Cashback at Mid-Year: The Report Card

by Robert McGarvey

It was about six months ago – in the midst of galloping inflation – that I decided to shift my credit card strategy from accrual of mileage and points that could be converted into miles (e.g., Amex’s Membership Rewards) into a focus on cashback, cold, hard cash. The reason: soaring, dynamic prices for rewards tickets have increasingly made that game unenticing.

And there’s an undeniable value to the cash that is on offer with cashback cards.

How has that strategy fared for me?

Consider this a mid-term report card.

The Amex Plat card for me mainly is a tool for accruing Membership Rewards points but this year already I have gotten $100 in cashback on a NYTimes subscription ($20 per month) plus $90 in Uber cash. Just this month I also got $40 back on a Zoom subscription, $50 on a Saks purchase, and $30 on a Wine.com purchase. Plus my wife gets a free Clear membership ($189 value, which covers the $175 that card costs).
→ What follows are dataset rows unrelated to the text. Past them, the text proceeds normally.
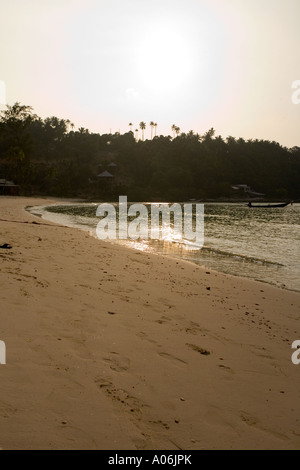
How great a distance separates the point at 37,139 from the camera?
106438mm

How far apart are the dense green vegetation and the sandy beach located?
Result: 67748 mm

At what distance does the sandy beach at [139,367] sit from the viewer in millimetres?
2834

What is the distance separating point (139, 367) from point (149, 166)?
101 m

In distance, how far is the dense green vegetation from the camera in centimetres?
8231

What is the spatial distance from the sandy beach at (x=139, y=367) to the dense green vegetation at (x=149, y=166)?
2667 inches

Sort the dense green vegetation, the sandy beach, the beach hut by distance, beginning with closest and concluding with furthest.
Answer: the sandy beach < the beach hut < the dense green vegetation

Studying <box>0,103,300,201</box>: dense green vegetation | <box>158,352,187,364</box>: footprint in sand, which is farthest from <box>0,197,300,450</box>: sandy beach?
<box>0,103,300,201</box>: dense green vegetation

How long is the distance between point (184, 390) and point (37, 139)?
115m

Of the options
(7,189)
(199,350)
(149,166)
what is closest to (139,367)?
(199,350)

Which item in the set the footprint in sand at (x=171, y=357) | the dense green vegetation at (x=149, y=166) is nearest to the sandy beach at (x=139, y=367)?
the footprint in sand at (x=171, y=357)

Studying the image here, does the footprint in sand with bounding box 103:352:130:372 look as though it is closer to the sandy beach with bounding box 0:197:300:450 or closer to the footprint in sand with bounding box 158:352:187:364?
the sandy beach with bounding box 0:197:300:450

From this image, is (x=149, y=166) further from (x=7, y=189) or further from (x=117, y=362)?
(x=117, y=362)

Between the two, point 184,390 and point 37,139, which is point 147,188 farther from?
point 184,390
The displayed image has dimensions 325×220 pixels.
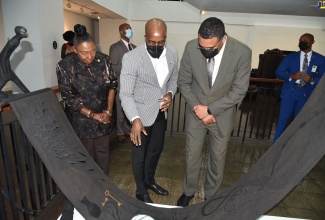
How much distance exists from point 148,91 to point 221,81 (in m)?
0.59

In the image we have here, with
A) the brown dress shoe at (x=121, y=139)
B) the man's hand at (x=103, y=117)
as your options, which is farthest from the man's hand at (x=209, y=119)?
the brown dress shoe at (x=121, y=139)

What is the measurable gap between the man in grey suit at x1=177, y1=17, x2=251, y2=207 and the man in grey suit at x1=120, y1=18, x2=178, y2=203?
17cm

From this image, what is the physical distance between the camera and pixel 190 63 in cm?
180

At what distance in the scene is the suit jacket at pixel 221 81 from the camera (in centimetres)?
168

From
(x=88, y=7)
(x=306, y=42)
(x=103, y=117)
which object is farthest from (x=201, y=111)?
(x=88, y=7)

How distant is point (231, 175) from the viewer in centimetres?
284

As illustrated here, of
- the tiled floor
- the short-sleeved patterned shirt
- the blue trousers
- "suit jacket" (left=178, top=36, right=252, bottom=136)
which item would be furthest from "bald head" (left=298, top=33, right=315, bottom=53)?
the short-sleeved patterned shirt

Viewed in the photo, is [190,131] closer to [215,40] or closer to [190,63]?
[190,63]

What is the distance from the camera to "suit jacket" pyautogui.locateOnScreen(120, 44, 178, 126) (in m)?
1.79

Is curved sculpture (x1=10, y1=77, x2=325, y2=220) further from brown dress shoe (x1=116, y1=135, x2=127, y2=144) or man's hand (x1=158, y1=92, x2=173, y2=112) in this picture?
brown dress shoe (x1=116, y1=135, x2=127, y2=144)

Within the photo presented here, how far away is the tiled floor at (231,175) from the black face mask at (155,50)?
4.65ft

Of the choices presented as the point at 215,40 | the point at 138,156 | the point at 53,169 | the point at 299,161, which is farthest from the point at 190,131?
the point at 53,169

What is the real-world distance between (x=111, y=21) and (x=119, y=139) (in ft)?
24.6

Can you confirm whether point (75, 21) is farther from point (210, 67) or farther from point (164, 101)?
point (210, 67)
All in I am up $310 so far this year.

With Amex Blue Preferred, a recently acquired cashback card, I am up $169.96 in cashback since January 1, roughly the incept date for the card. Almost all of that is in regard to grocery spending (at 6% cashback). Add in $250 for hitting a $3000 spending goal in the first six months.

The Affinity Cash Rewards card – which returns 5% on Amazon purchases and 2% on groceries, gas, and restaurants – has put $303 in my pocket since incept in late winter. $200 of that was a bonus for spending $3000 in the first 90 days. This card is fee free.

Discover has put $76 in my pocket, almost entirely produced by 5% back on groceries in Q1.

A fee free Chase Amazon card – 5% back on Amazon and Whole Foods purchases – put $187 in my hands in the first half of the year. For now I am using this card only at Whole Foods.

A Chase Southwest Air card put 50,000 miles in my account for spending $1000+ in the first month. I have no plans to use this card except for an occasional Southwest flight.

That’s $986 plus the $310 from Plat, which puts me up about $1296 in the first 6 months.

The important fact: although I had fretted that playing the cashback game would take up too much time, in reality I spend very little time or energy attempting to maximize my benefits. Let’s be honest: I am not earning enough cashback to justify a lot of effort on my part. So what I have devised is a no brainer, no thought approach that aims to produce cashback without worrying about maximizing the rewards.

Most days I carry only four credit cards with me and just about every purchase I make goes on one of the four.

But I don’t lose sight of the reality that this cashback emphasis simply is not going to make much difference to my personal finances. That’s why I have no plans to add more cashback cards to my weaponry. Probably I could eke out a few more dollars in cashback rewards by adding a few more cards but there are limits to my wallet capacity and my willingness to use brainpower to seek to put the right card in play at the right time.

So I’ll probably pull out around $2000 in cashback this year and if I succeed in continuing to put in minimal effort it will be a good return.

What about travel rewards? In the past year I added something over 100,000 to my Membership Rewards account, a mix of purchases and bonuses. I have diluted my focus on this but, obviously, old habits die hard. Besides, quite a few vendors are on auto pay with Plat and I have not wanted to put in the energy to rearrange those relationships.

The small spend I am diverting to cashback wouldn’t make much difference to my travel rewards availability. What would is if I added another credit card with a rich signing bonus that will produce a couple flights to Europe. Maybe I will. Right now I feel no urgency – prices in much of Europe have gone bonkers and I will bide my time until the current travel mania abates. But the really big gets will be had with signing bonusses, not with grinding out a couple pennies here and there with cash rewards or accumulating handfuls of Membership Rewards points with Amex Plat spends.

Call this my hybrid strategy and I plan to continue to keep it simple.